飯田グループ・一建設の評判は?200件の口コミを調査してわかった本当のこと

*当ページには広告が含まれています。

建売を探していると、気づけば飯田グループの物件ばかりが出てくる。

価格は安い。立地も悪くない。

でも、検索するたびに「欠陥住宅」「施工不良」「アフターがひどい」という言葉が目に入る。

「本当に大丈夫なのか」

かと思えば「この価格でこの立地は他では無理だった」「買って良かった」という声もある。

どちらが本当のことなのか。

それを教えてくれる記事が、なかなか見つからない。

私も同じ状況から調べ始めました。

200件以上の口コミを読み込んでわかったのは、飯田グループ・一建設への評価が割れる理由には、はっきりした「構造」があるということです。
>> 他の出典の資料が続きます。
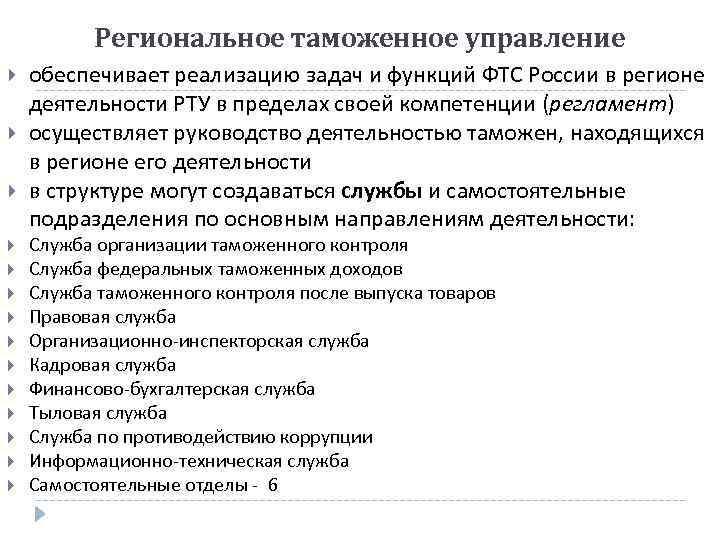 Региональное таможенное управление обеспечивает реализацию задач и функций ФТС России в регионе деятельности РТУ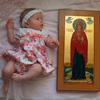 Мерная икона для ребёнка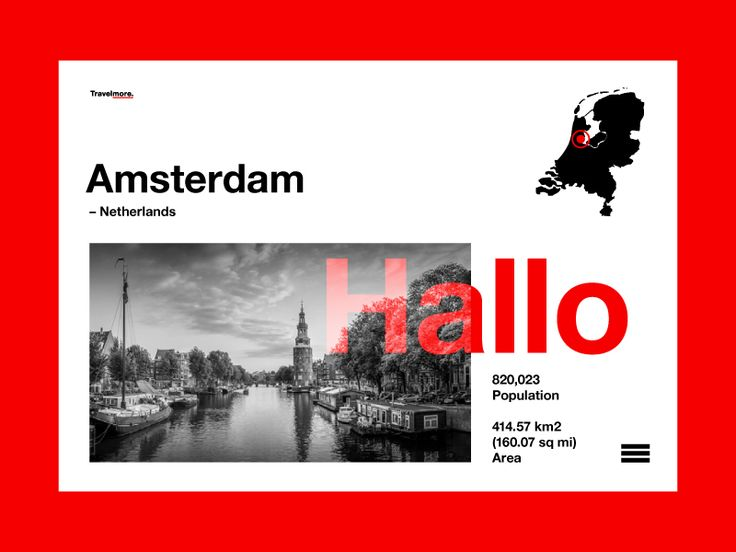 Hallo Amsterdam!  I Love You!  Can't wait to see you again in 2017 :)  With the composition signed off, stage 1 is now complete for the Travelmore Hello, World project. Bringing together informatio...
その構造がわかれば、自分が買って後悔するタイプかどうかも判断できます。

悪い評判から順番に見ていきます。

この記事でわかること
  • 飯田グループとは何か・グループ6社の違いと規模
  • 200件の口コミから見えた「悪い評判」の共通パターン
  • それでも売れ続ける理由・良い評判の共通点
  • 飯田グループ・一建設が向いている人・向いていない人の判断基準
  • 後悔しない購入のための3つのチェックポイント

飯田グループとはどんな会社か・まず規模を理解する

この章のポイント
  • 飯田グループホールディングスの概要と日本最大の規模
  • グループ6社の特徴と一建設の位置づけ
  • 「どこにでもある」理由と、それがもたらすデメリットの関係

日本最大の分譲戸建住宅グループ

飯田グループホールディングス(飯田GHD)は、一建設・アーネストワン・飯田産業・タクトホーム・東栄住宅・アイディホームの6社を傘下に持つ日本最大の分譲戸建住宅グループです。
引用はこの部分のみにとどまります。